Carolyn Hitt finds Plaid Cymru leader Adam Price brimming with ideas and hope, and unapologetic about his use of the term ‘reparations’.
It’s fair to say Adam Price is not a soundbite politician. More a sound-feast, in fact. Over coffee in a café filled with young Cardiff urbanites, he serves up a rich platter of ideas, each ingredient considered carefully before it’s thrown into the mix. Added spice comes from cultural references that span a spectrum from Simone de Beauvoir to Bertolt Brecht…via Austin Powers.
We meet a few weeks after Plaid Cymru’s conference where Price presented a programme of bold promises including a transformative Trans-Wales railway, an end to child poverty and youth unemployment – and an independence referendum before 2030.
It was the demand for £20 billion in economic reparations that stirred the UK media out of its usual indifference towards any vaguely Welsh story, however. And what an eye-catching headline it proved as Price insisted it was payback time for the Wales which had given a century of industrial sacrifice for the greater British good.
From the stage of Swansea’s Grand Theatre, Price told delegates that Westminster has limited the Welsh Government’s borrowing ‘as Thatcher used to rate-cap councils. So if Westminster won’t let us issue a bond then it’s time it paid its debts to us.
‘And I don’t mean charity but the money we’re owed for all the wealth that cascaded through ports like this with hardly a penny flowing back to Wales.‘We don’t want anyone’s charity – but reparation for a century of neglect that has left a country, rich in its resources, a bitter legacy of poverty, sickness, blighted lives and broken dreams.’If it was meant to cause discomfort beyond the border it also unsettled closer to home, not least some members of Price’s own party. I put it to him that such rhetoric plays into the colonised victim narrative.
‘It certainly is a double-edged sword – I reserve the right to contradict it myself,’ he smiles. ‘But for me I feel very strongly that it’s not possible to understand the predicament we’re in without acknowledging the centrality of the fact that we had an extractive economy with a political power centre outside of our nation. For most people that is analogous if not identical to the experience of colonialism. The context, of course, is going to be different in every case.
‘The term internal colonialism was invented to describe the experience of African Americans in the United States.
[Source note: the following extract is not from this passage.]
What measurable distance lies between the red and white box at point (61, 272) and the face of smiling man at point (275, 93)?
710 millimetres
In fact, there is a quote from the 19th century where they were referencing our experience – the Welsh inside the British Isles – in order to explain their own experience of internal colonialism. I don’t think you can understand the predicament we’ve been left in without those two salient facts and the interrelationship between the two.’
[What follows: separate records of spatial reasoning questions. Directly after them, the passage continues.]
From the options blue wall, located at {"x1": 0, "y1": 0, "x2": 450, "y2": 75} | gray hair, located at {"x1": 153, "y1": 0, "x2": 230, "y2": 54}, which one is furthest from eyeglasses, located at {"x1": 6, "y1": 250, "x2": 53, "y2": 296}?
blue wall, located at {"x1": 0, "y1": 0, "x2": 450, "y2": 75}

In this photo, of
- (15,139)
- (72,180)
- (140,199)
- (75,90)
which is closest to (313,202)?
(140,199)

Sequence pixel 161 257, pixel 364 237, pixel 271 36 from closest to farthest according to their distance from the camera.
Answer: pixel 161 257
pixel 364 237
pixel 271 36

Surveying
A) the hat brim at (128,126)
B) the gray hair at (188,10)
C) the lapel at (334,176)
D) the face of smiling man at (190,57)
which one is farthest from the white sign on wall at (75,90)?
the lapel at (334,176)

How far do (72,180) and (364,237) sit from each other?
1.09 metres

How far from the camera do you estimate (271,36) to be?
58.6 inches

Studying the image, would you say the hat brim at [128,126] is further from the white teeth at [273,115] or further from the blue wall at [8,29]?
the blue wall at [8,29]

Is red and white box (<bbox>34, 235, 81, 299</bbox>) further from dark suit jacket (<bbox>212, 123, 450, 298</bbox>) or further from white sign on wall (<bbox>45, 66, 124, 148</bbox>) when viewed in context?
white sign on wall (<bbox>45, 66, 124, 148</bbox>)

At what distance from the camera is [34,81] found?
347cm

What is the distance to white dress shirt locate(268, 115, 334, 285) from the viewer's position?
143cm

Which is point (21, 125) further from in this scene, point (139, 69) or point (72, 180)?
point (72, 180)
Price concedes there were Welsh coal-owners but that they were the ‘exception that proved the rule’. He also describes how Welsh mining gave away the intellectual capital of its innovation in the 1940s and 50s as ingenious engineering solutions to geological challenges were pioneered.
‘So we have incredible advances in mining engineering, but they decide to give the technology away to the engineering industry in the West Midlands because that’s where the cluster of engineering was rather than saying well actually why don’t we use that as the germ of a future industry where we can diversify and use that knowledge to create the basis for that?’ he explains.
Prices believes the story of Wales in the present cannot be told without acknowledging this part of its past. ‘I made the case really that we’re owed here because we’re caught in a nationwide bind at the moment, because we have this legacy of decades of underinvestment. We’re not going to be able to successfully prise ourselves out of the rut without getting access to that level of capital and yet the UK government doesn’t invest in Wales. It’s invested £3bn [during] the second half of this decade. That’s compared with £7bn invested in HS2 that it won’t even build and yet it also says you can’t borrow above the paltry sum.
‘So either let us borrow in our own right on our own terms at this time of historic low interest rates, invest the money yourselves, or give us the money in a national endowment fund to recognise the fact you’ve given us a hundred years of neglect and it’s there for all to see. There was a gasp from the UK press. Sometimes, let’s be honest, you have to say very bold things in order to get a response.
My saying, Look you owe us and you owe us big time and we’re asking for £20bn – and it was probably ten times that, the value that was extracted from Wales without any of it coming back – that was reported in the UK media. Why? Because I think it touched a nerve. Fine. OK. If you don’t want to do this then what? And that’s the question I would put back to the next Prime Minister, whoever that might be.’